Starting at the line that has "At what distance" and going through the end of the material, copy those lines again with "camera" changed to "viewpoint" and nothing else altered.
------------------------------------------------
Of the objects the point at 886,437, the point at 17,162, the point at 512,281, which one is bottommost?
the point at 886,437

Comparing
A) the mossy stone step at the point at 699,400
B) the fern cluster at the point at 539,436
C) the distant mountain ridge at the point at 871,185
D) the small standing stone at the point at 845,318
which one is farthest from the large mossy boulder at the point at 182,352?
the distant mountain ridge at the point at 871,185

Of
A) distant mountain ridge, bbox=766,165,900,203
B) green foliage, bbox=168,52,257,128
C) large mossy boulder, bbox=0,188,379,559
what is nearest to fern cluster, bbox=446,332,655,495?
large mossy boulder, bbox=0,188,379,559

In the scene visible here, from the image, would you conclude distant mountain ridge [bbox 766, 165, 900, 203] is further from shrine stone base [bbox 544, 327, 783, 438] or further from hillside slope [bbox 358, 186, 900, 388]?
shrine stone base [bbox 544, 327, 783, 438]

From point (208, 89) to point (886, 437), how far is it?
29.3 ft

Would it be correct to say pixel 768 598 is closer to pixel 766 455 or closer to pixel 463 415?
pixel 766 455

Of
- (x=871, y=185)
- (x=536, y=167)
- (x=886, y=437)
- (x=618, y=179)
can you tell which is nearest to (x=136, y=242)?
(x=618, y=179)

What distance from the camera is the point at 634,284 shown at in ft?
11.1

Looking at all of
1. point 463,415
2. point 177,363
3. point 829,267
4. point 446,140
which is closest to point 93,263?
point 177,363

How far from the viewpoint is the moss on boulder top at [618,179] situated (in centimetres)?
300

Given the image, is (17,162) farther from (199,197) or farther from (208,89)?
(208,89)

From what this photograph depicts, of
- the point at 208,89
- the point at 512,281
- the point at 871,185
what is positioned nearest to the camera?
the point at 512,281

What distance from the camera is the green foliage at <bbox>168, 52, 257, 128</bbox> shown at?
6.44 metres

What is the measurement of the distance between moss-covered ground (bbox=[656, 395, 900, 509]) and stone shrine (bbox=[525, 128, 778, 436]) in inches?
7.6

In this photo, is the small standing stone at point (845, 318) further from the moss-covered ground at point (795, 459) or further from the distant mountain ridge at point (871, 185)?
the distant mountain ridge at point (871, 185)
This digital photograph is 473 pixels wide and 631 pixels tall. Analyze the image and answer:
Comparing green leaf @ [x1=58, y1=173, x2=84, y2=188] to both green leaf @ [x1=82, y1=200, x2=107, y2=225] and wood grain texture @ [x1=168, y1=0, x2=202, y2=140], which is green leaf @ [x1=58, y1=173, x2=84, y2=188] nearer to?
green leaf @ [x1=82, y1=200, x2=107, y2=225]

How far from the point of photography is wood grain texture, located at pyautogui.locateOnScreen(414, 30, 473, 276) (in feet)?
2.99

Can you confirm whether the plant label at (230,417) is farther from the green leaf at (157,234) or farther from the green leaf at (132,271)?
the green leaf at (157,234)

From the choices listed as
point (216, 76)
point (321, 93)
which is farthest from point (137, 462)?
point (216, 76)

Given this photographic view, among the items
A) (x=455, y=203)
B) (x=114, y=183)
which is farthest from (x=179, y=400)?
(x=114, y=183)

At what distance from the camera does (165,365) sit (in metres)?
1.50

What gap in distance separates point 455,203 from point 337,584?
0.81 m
------------------------------------------------
- _Finished answer_:
At what distance from the viewpoint does (165,365) sit (in metres)?
1.50

What gap in distance separates point 455,203 from point 337,584?
0.81 m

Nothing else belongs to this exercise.